## What to work on
**a)** Reproduce the stretch of the essay comparing Animal Farm with the Russian Revolution from "Just as during" through "of an assassin.", word for word.
**b)** Extend the essay comparing Animal Farm with the Russian Revolution, picking up after its final sentence.

Animal Farm Compared to the Russian Revolution

Topics: Russia, Soviet Union, Russian Empire Pages: 7 (2408 words) Published: October 8, 1999
Education is not as prominent in the book as during the Russian Revolution. In the book, education is mentioned when Snowball finds old spelling books, once belonging to Mr. Jones. He begins to teach himself, followed by the other pigs, and finally he helps the other animals to read and write. Some of the not so intelligent animals find this quite taxing, whereas the pigs– being the most intelligent, learn the fastest. Snowball is the most interested in educating the animals, and the well being of the other animals on the farm. Just as Trotsky was intent in educating the Russian people, and their well being during the Revolution. "Napoleon took no interest in Snowball's committees. He said that education of the young was more important than anything that could be done for those who were already grown up." This shows Snowball's commitment to the animals compared to the uninterested Napoleon.

In the book Napoleon began his leadership role quite well, with his ideas being fair and with a positive meaning. As the story continues he becomes more corrupt, and his ideas turn into a dictatorship. "Napoleon lead the animals back to the store-shed and served out a double portion of corn to everyone, with two biscuits for each dog." As time went on his true nature, of a power crazy character begins to surface, he becomes more selfish and the principle idea of equality no longer exists. The farm is run on terror, and no animal dare speak out against him, for fear of death. "The news leaked out that every pig was receiving a ration of a pint of bear daily, with half a gallon for Napoleon."

Just as during the revolution, when at first Stalin was fair and just but as he was given power he turns into a corrupt man with dictatorship qualities. He became more selfish and sinister. When securing his power base he engineered the permanent exile of Trotsky. This compares to the book, when Napoleon and his ‘nine sturdy puppies' chased Snowball out of the farm. Napoleon then proceeds to portray his true nature of an assassin.

## Entries shown
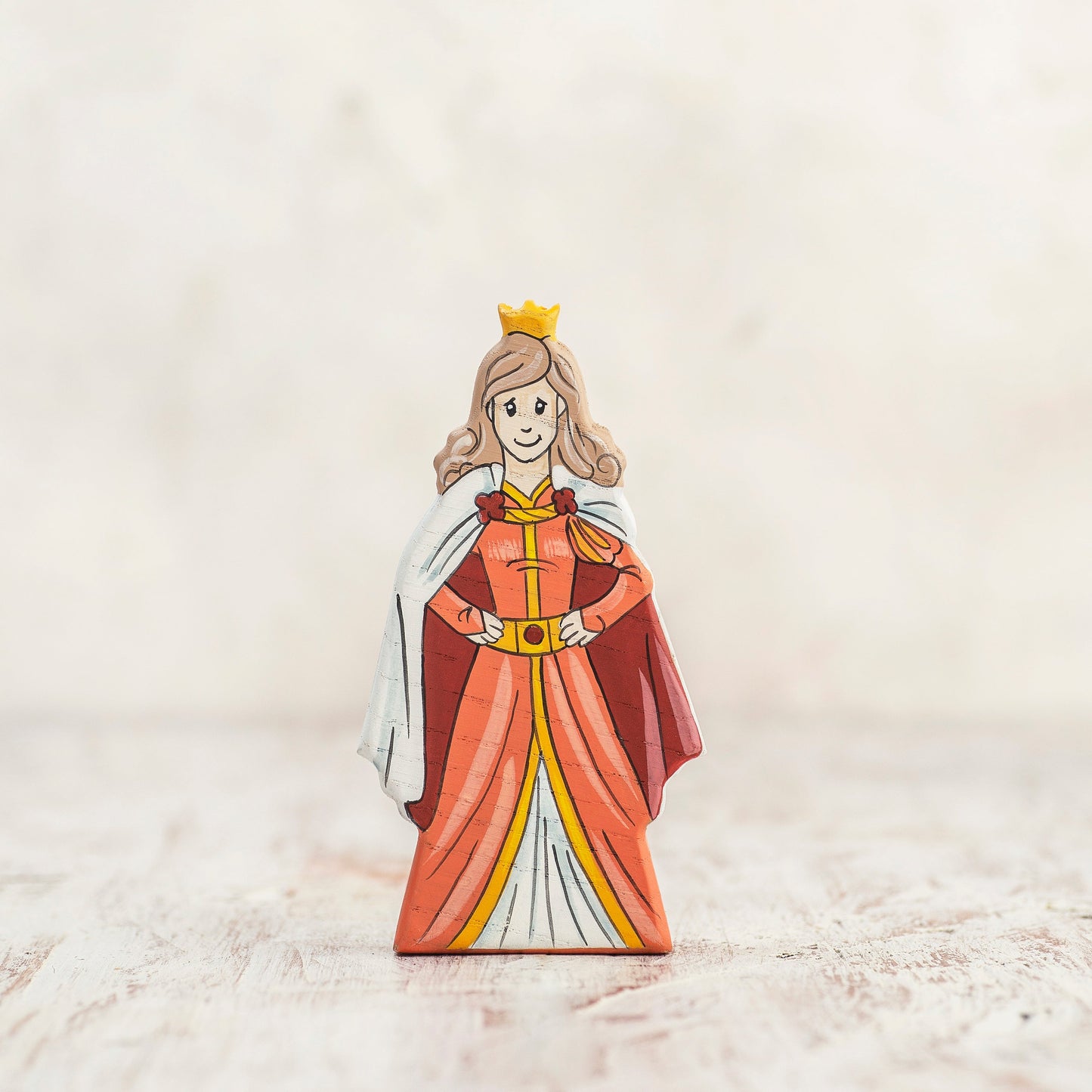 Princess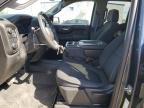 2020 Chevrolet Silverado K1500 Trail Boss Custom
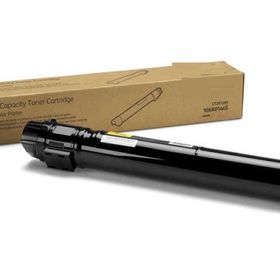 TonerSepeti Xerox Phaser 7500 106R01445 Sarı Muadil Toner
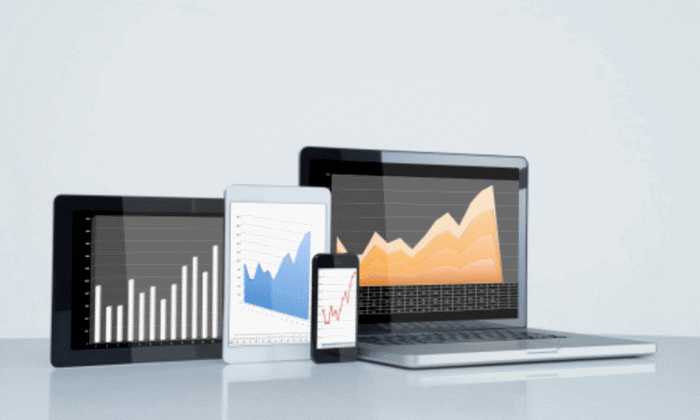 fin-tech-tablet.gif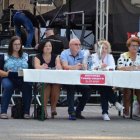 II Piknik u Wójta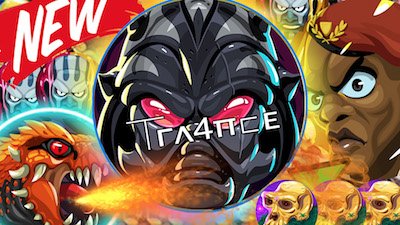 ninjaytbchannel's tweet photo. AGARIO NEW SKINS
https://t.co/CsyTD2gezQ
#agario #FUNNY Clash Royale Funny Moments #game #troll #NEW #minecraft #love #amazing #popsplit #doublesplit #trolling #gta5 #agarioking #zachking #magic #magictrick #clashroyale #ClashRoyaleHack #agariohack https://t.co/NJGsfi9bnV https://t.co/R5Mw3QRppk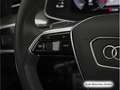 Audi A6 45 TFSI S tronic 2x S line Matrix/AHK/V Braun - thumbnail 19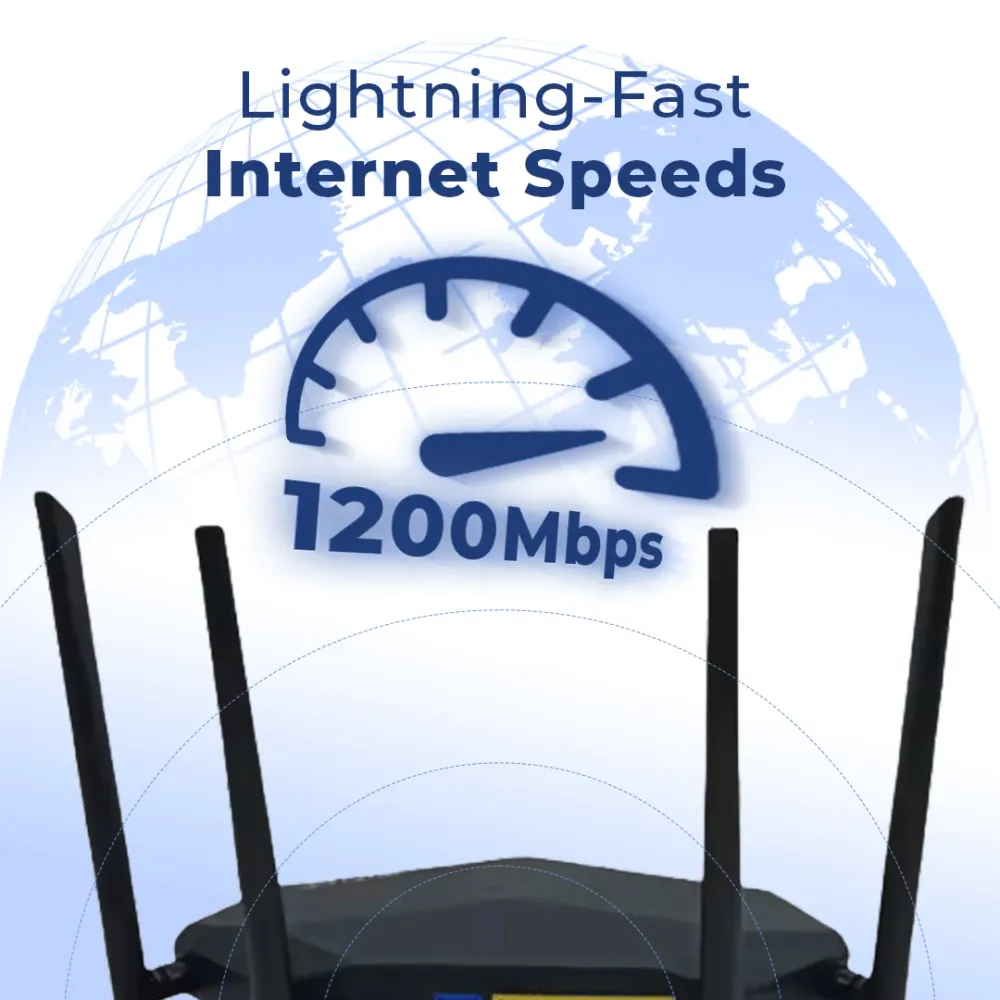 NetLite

## Responses per task
**a)**
Just as during the revolution, when at first Stalin was fair and just but as he was given power he turns into a corrupt man with dictatorship qualities. He became more selfish and sinister. When securing his power base he engineered the permanent exile of Trotsky. This compares to the book, when Napoleon and his ‘nine sturdy puppies' chased Snowball out of the farm. Napoleon then proceeds to portray his true nature of an assassin.

**b)**
Snowball is the other main leader in animalism, along side Napoleon. He was the one who was most interested in the well being of the animals and their education. The complete opposite of Napoleon. I fell if he had not been chased away (assassinated) then the idea of communism may have succeeded.

Trotsky was a brilliant speaker and could capture the attention from all his followers. He was referred to in the book as "quicker in speech and more inventive." Once the farm has been overthrown Snowball becomes very active in organising committees of different kinds. Napoleon shows no interest in Snowball's activities, but secretly prepares the time when he will be able to rid himself of his rival and assume total control. When he was chased out, with Napoleon behind his exile, the animals were told that all the mal occurrences on the farm were down to him. He was an easy target to lay the blame, and Napoleon encouraged this.

In ‘Animal Farm' the hens do not want to surrender all their eggs. To show their displeasure they "Flew up to the rafters and laid their eggs there, which smashed to pieces on the floor." Napoleon was not happy so starved them until they surrendered. The hens represent the Kulaks whom were land owning peasants who did not want their farms to be collectivised after the revolution. Stalin then began to exterminate them as a class.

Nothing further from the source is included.